Communities of all types – urban, rural, suburban – and with budgets of all sizes are addressing the intersection of transportation and public health, often with special attention given to equity. While there is no single ‘best’ solution that is appropriate for every community, these examples highlight successful programs that show the potential to improve health and equity in communities through transportation decision-making, planning and operations.
Health Impact Assessments
Health impact assessments offer decision-makers an opportunity to ensure that health and equity are considered when shaping future transportation policy and systems. Background information on health impact assessments is available from APHA (fact sheet), the Centers for Disease Control and Prevention and Human Impact Partners.
To view archived webinars on HIAs, visit the APHA transportation webinars web page.
To find completed and in progress health impact assessments, visit:
Complete Streets in Los Angeles County
In Baldwin Park in Los Angeles County, approximately 39 percent of the children are overweight. Its new complete streets policy vows to “create a safe and efficient transportation system that promotes the health and mobility of all Baldwin Park citizens and visitors.” With help from the Los Angeles County Department of Public Health, the city is making five corridors safe for all users and is adopting a new street design manual for future projects.

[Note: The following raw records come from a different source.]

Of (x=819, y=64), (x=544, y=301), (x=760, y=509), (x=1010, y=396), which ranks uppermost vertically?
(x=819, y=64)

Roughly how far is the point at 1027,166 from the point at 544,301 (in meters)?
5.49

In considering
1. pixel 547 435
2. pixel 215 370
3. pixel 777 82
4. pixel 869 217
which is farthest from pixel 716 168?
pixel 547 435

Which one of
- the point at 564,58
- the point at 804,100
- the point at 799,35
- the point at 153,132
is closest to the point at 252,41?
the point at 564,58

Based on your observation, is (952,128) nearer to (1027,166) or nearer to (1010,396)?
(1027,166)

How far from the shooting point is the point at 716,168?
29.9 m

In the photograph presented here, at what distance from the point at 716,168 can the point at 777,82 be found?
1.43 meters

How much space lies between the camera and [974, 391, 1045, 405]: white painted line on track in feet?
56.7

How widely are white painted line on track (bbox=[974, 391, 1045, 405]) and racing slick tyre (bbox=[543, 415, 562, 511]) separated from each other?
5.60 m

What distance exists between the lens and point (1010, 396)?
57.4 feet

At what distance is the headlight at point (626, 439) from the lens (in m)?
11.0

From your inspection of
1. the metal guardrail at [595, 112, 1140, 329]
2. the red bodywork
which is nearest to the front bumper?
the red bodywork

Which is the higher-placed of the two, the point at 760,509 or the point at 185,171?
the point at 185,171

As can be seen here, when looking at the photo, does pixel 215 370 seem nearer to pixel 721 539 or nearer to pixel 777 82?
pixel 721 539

In 2009, the Philadelphia Mayor’s Office of Sustainability released a plan to make Philadelphia the nation’s greenest city by 2015. Many of the plan’s targets are directly linked to health and equity. The plan includes the specific goal of improving air quality to improve residents’ health, which the city hopes to achieve by reducing traffic congestion, increasing the use of low-emission vehicles and reducing overall vehicle miles traveled.
Toledo Area Regional Paratransit Service (Ohio)
The Toledo Area Regional Transit Authority was awarded a grant under the FTA’s State of Good Repair program to replace 43 of their 56 paratransit buses. These buses are specialized to serve older passengers and individuals with disabilities. The new models will be safer and more energy-efficient, and will accommodate up to 12 passengers and four wheelchairs. In addition, the grant will allow TARTA to expand its increasingly popular call-a-ride service to suburban residents and local college students, among others.
Walking and Biking Programs
The NYC Department of Transportation partnered with Transportation Alternatives to create the Safe Routes for Seniors campaign, aiming to address the disproportionately high rate of senior pedestrian fatalities in NYC, and encourage senior citizens to walk more. Their recommendations focused on taking into account the sensory and physical changes that occur with age when designing streets and included installing medians and high-visibility crosswalks, repairing and extending curbs and pedestrian ramps, keeping streets as flat as possible, and increasing the time allowed for pedestrians to cross the street.